Thirdly, the narrative structure method of "anti-fiction". Traditional novels adopt the narrative method of "telling stories", which generally has a complete story structure, a beginning and an end, and the plot development should conform to the internal logical relationship. "Black humor" literature completely abandons the old storytelling method and creates a new dramatic method by using hints, contrasts, metaphors and symbols. It breaks the limitation of time and space and exaggerates the vastness of the inner world of the characters; It is no longer limited by time and space, and can transcend society, morality, customs and concepts. The novel has no structure, no complete story, and certainly no strict structure. This clearly shows several characteristics of this kind of novels in structure: it often adopts "time execution technique" to break the conventional concept of time and space. Vonnegut's Slaughterhouse Five is a model of "time travel", and the activities of the characters in the novel are strangely intertwined with the past, present and future, changing rapidly. At first glance, it is confusing, dazzling and confusing. In fact, this is a special structure that goes hand in hand at multiple levels, which is useful for the rapid development of the story and the deepening of the theme. Another feature of the structure is that change and development are replaced by reinforcement and repetition. Generally speaking, in traditional novels, the cause, development and ending of events are clearly written, but in "black humor" novels, it is not. It is not a routine explanation, but the plot of the characters in the work is reversed. For example, "Catch-22" describes that a person is dead and alive, born and dead. This has never happened in traditional literature and is not allowed. But it can be seen everywhere in "black humor" novels. This is just as vonnegut said: "Let others give chaos, and I will give chaos." Traditional writers can grasp the broad social picture, arrange thousands of messy things in an orderly way, and form articles with strict structure and distinct levels. Black humorists, on the other hand, put the cart before the horse and "messed up the order", mixing humorous things with lofty and serious things, comedy factors and tragedy factors to form a completely new cultural structure.

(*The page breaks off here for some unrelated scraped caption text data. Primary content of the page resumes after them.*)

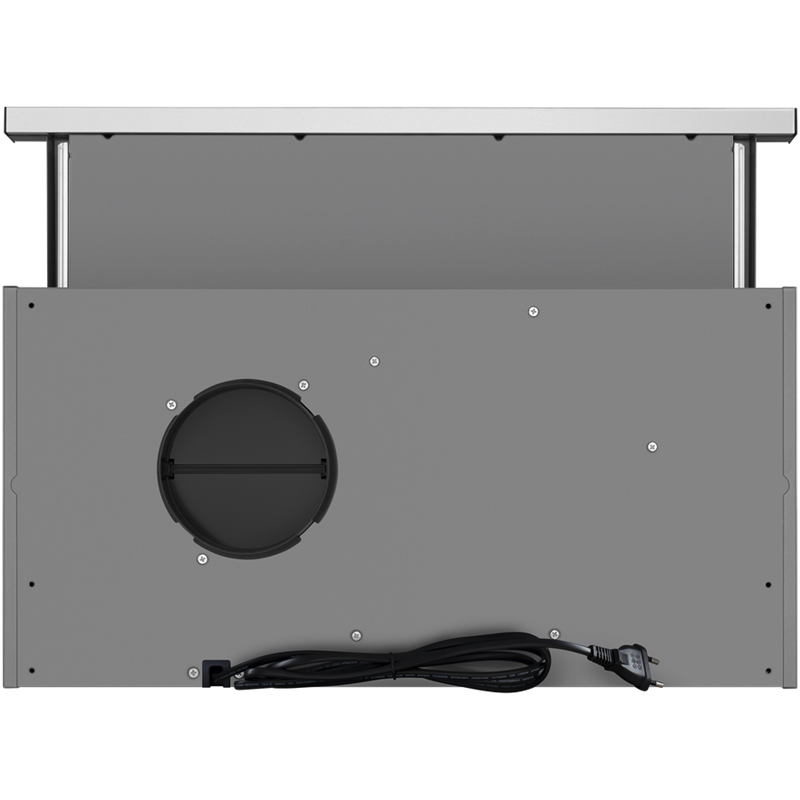 HOMSAir Flat 60 Inox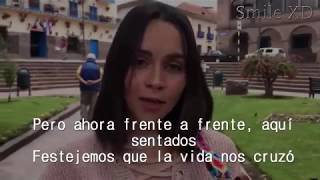 Julieta Venegas  Andar conmigo  LETRA   cover Melissa de Matisse [upl. by Eelegna]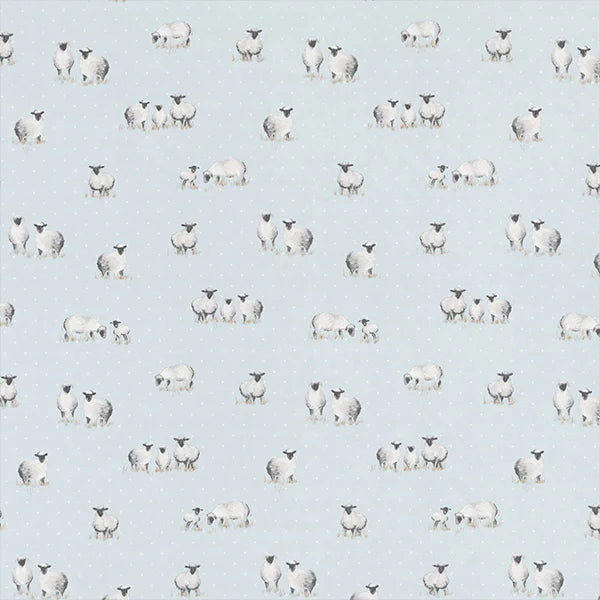 Sheepy Fabric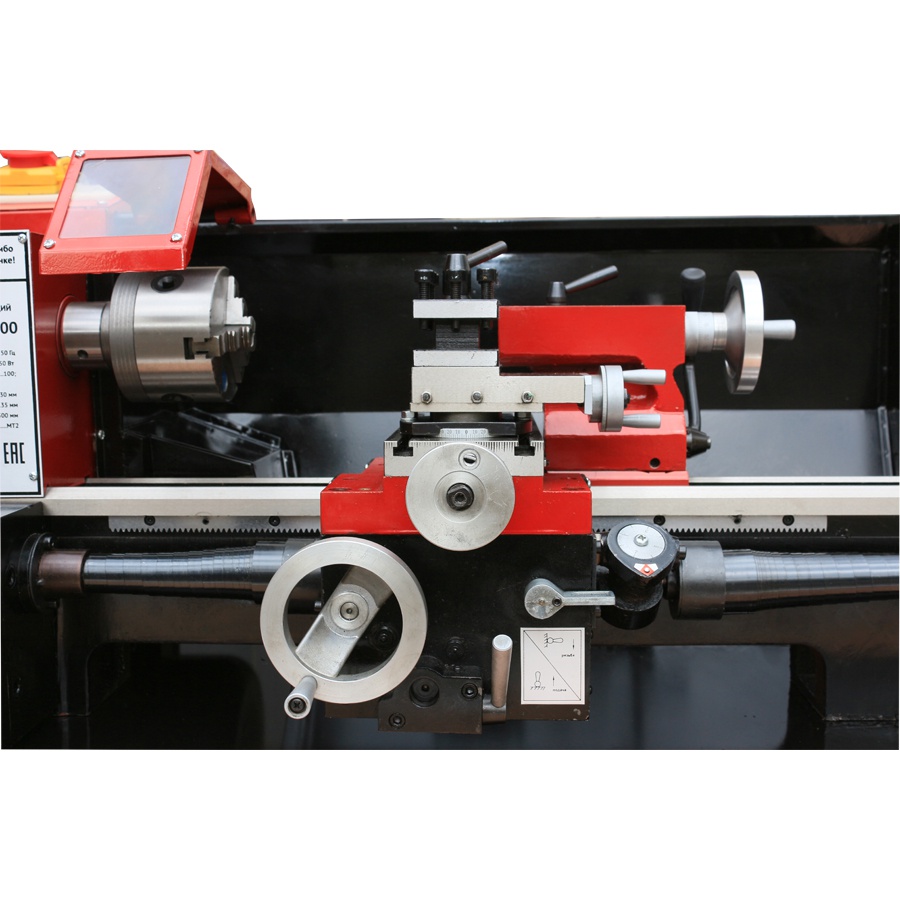 64680 Калибр Станок токарный металлообрабатывающий СТМН-550/500  - Вид №8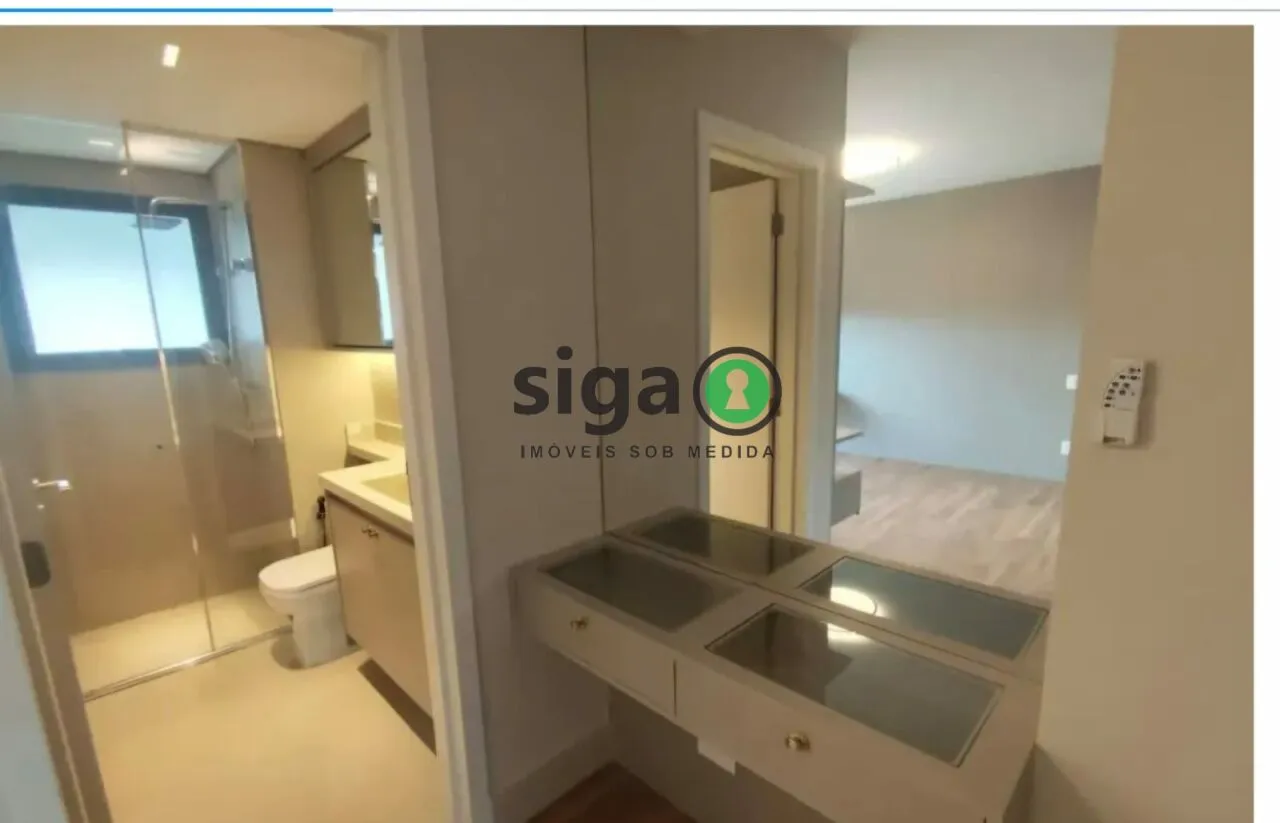 Imagem Luxuoso Apartamento de Alto Padrão no Condomínio Parque Global - 265m²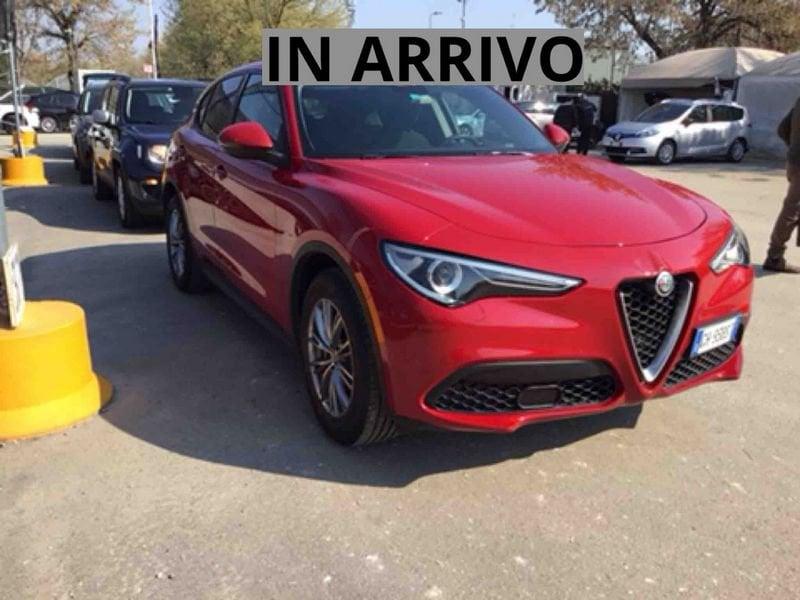 Alfa Romeo Stelvio 2.2 TD 190 CV Super Business AT8 Q4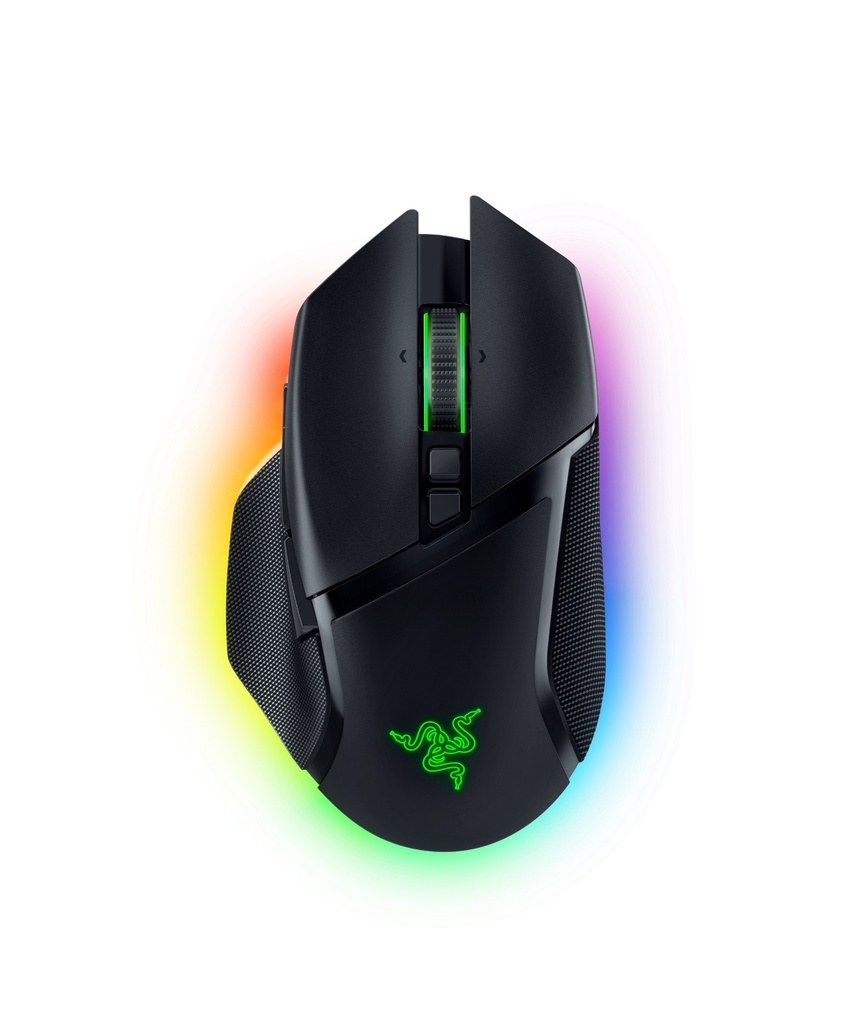 Razer Basilisk V3 Pro RF Wireless + Bluetooth USB-C RZ01-04620100-R3G1 Input Devices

Fourth, special themes. In order to keep consistent with the overall theme of "black humor", writers are also different from traditional novels in material selection. It is embodied in two aspects: one is to explore the theme of science and technology. The authors of "black humor" are mostly university teachers. They are knowledgeable and like to introduce the essence of natural science into literary works. For example, Pynchon's Gravity Rainbow is the trajectory of missile launch; Vonnegut believes that the struggle comes from the "dynamic tension" in Cat's Cradle and the harmful chemicals in the brain in Breakfast of Champions. Secondly, "black humor" writers like to choose special scenes with unclear meaning, vacillation, waking from a dream and looking at flowers in the fog. For example, Pynchon's Gravitational Rainbow and Heller's Catch-22 are both set in World War II, but the author's intention is not to write a "war novel" or describe World War II sincerely, but to enlighten people and let them see the law of the jungle in contemporary society from these novels.